--- Problem requirements ---
Strip the pictures and reproduce the rest of the listing exactly.

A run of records
>>>>>

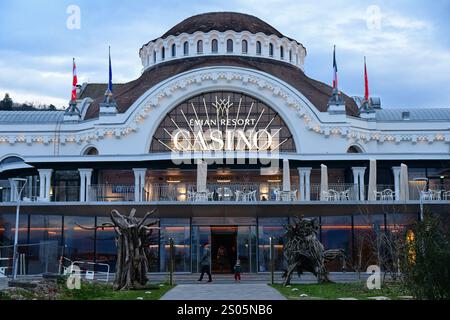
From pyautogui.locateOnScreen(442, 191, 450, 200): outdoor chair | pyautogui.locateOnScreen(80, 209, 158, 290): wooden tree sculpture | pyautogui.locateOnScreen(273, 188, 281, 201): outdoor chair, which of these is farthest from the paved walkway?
pyautogui.locateOnScreen(442, 191, 450, 200): outdoor chair

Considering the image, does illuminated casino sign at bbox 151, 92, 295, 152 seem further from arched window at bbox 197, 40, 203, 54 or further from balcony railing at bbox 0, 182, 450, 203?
arched window at bbox 197, 40, 203, 54

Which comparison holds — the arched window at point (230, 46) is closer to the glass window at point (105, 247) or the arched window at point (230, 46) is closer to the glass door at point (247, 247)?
the glass door at point (247, 247)

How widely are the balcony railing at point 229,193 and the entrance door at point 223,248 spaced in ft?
6.18

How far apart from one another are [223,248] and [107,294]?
1902 centimetres

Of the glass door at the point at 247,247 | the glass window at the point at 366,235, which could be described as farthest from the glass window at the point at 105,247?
the glass window at the point at 366,235

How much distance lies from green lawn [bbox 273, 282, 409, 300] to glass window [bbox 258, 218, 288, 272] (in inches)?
500

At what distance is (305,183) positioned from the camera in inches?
1722

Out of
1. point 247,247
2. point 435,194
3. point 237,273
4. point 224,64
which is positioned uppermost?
point 224,64

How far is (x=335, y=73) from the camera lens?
5288 centimetres

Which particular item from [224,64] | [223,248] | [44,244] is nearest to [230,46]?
[224,64]

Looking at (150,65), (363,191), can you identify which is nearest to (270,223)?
(363,191)

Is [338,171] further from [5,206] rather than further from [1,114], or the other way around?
[1,114]

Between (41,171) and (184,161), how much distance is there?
991 centimetres

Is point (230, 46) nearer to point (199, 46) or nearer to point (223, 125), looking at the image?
point (199, 46)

<<<<<

--- The answer ---
From pyautogui.locateOnScreen(442, 191, 450, 200): outdoor chair | pyautogui.locateOnScreen(80, 209, 158, 290): wooden tree sculpture | pyautogui.locateOnScreen(273, 188, 281, 201): outdoor chair, which of these is farthest from the paved walkway?
pyautogui.locateOnScreen(442, 191, 450, 200): outdoor chair

Considering the image, does illuminated casino sign at bbox 151, 92, 295, 152 seem further from arched window at bbox 197, 40, 203, 54 or further from balcony railing at bbox 0, 182, 450, 203?
arched window at bbox 197, 40, 203, 54

Which comparison holds — the arched window at point (230, 46) is closer to the glass window at point (105, 247) or the arched window at point (230, 46) is closer to the glass door at point (247, 247)?
the glass door at point (247, 247)

How widely are the balcony railing at point 229,193 and the entrance door at point 223,248 spaced in ft?
6.18

How far apart from one another are [223,248] and [107,294]?
1902 centimetres

Of the glass door at the point at 247,247 | the glass window at the point at 366,235, which could be described as farthest from the glass window at the point at 105,247?
the glass window at the point at 366,235

How much distance lies from green lawn [bbox 273, 282, 409, 300] to glass window [bbox 258, 218, 288, 272] (in inches)?
500

At what distance is (305,183) positioned from the camera in inches?
1722

Out of
1. point 247,247
2. point 435,194
3. point 237,273
4. point 224,64
which is positioned uppermost?
point 224,64

How far is (x=335, y=73) from the camera lens?
5288 centimetres

Which particular item from [224,64] | [223,248] | [44,244] is nearest to [230,46]?
[224,64]

Looking at (150,65), (363,191), can you identify which is nearest to (270,223)?
(363,191)

Is [338,171] further from [5,206] rather than further from [1,114], or the other way around?
[1,114]

Between (41,171) and (184,161), how much distance is there?
991 centimetres

Is point (230, 46) nearer to point (199, 46) or nearer to point (223, 125), looking at the image?
point (199, 46)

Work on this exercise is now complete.